State-managed DSME has been under due diligence and consulting review by Boston Consulting Group (BCG) after the state lender Korea Development Bank (KDB), DSME’s main creditor, last year asked for consultation on measures to enhance DSME’s competitiveness.

The report draft, originally delivered to KDB in March, was recently unveiled at a time when Seoul authorities are looking into an option to sell the loss-making shipbuilder after the state’s earlier effort to merge it with bigger Hyundai Heavy Industries Group flopped due to the opposition from European Union antitrust authority last year.

KDB plans to decide on the fate of DSME after a final consulting result comes out in August or September.

Korea’s top three shipyards – Korea Shipbuilding & Offshore Engineering Co., DSME, and Samsung Heavy Industries Co. – are always in fierce competition amid lingering uncertainties from the shipbuilding industry’s frequent changes in business cycle, according to the BCG draft. They enjoy brisk vessel sales during an industrial boom but at the cost of vessel prices due to excessive competition that later results in massive losses once the industry enters a downturn, noted the draft report. The longer the recessionary cycle, the more threat financially-vulnerable DSME faces for survival, it concluded.
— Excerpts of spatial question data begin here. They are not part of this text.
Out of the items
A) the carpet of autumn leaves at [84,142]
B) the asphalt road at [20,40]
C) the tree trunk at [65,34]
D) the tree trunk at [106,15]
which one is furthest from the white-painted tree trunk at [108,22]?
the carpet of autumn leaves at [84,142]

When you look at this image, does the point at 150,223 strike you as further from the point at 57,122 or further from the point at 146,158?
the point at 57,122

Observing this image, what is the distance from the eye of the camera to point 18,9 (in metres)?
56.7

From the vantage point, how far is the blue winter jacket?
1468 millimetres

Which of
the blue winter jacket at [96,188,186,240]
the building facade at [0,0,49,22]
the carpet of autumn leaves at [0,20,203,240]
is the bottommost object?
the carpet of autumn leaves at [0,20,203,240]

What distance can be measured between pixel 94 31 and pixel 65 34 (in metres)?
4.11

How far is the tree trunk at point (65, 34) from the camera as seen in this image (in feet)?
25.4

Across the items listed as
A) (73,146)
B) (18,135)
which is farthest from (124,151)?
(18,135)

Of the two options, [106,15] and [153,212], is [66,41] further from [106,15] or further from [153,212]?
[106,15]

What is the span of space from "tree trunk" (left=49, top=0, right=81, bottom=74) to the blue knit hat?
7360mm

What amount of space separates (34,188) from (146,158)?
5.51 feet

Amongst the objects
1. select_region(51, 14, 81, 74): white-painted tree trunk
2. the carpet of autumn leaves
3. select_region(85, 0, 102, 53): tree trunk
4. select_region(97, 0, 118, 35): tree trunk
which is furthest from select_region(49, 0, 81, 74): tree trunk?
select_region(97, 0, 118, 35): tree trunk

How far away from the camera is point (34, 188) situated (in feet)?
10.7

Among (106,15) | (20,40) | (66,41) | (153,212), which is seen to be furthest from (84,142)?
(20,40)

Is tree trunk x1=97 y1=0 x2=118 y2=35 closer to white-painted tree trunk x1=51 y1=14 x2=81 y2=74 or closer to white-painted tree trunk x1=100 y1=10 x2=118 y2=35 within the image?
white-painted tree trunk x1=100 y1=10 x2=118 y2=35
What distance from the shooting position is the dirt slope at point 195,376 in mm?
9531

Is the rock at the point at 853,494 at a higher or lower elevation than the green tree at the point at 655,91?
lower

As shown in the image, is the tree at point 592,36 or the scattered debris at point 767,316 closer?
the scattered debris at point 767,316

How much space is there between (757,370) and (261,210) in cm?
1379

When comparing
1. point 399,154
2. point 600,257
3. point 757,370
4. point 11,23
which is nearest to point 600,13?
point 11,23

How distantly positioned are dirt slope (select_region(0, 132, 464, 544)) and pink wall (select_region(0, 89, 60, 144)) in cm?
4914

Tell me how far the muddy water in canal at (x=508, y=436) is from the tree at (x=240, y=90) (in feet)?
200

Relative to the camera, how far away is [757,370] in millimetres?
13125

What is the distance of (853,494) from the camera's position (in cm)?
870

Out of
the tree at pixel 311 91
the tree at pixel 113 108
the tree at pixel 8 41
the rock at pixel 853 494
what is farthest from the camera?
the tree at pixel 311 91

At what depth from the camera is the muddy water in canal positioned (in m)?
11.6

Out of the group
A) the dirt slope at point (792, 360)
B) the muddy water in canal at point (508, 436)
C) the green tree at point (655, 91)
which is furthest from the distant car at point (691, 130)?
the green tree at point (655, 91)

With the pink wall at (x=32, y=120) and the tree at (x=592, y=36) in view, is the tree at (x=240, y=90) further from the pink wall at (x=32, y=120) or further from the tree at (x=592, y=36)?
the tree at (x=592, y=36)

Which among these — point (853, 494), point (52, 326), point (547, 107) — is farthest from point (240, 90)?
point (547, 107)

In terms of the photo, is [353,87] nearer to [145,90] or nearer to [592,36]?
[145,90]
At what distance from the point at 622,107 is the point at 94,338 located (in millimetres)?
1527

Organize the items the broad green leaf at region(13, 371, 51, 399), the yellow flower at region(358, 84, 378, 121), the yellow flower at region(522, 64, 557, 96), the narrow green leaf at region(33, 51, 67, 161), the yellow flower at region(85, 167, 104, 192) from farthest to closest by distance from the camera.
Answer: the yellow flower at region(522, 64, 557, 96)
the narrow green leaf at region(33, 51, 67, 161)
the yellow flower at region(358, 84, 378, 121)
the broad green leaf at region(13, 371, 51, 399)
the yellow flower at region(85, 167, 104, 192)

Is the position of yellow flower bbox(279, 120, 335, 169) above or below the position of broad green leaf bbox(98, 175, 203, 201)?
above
Korea’s top three shipbuilders won orders worth 17.49 million compensated gross tonnage (CGT) last year, boosting their total order backlog to 29.50 million CGT, which means that shipyards have enough orders for two to three years.

But their profitability is low because they are not able to receive full prices for their vessels due to intense competition. DSME in financial distress has been the most aggressive among the big three in lowering vessel prices to secure more orders, forcing the other two shipyards to give discounts to ship buyers, industry observers said.

KDB already warned of losses of DSME this year despite its growing new orders. DSME logged 1.7 trillion won ($1.3 billion) in losses last year and 500 billion won in the January-March period. DSME on Tuesday reported an operating loss of 569.6 billion won in the January-June period and a net loss of 667.9 billion won. The figures reflected 350 billion won in allowance for construction losses from a surge in fixed costs and other material costs, the company said.

The overall shipbuilding industry currently faces with the rising management uncertainty due to surges in the price of structural steel and labor costs and the prolonged sanctions against Russia for its war in Ukraine. KDB also noted that the months-long strike and dockyard occupation at DSME’s largest dock by unionized workers until recently has led to massive production setback and losses at DSME.

The final consulting report from BCG are supposed to come up with measures to improve DSME’s competitiveness but won’t be able to provide any breakthrough measures in the current conditions, said industry observers.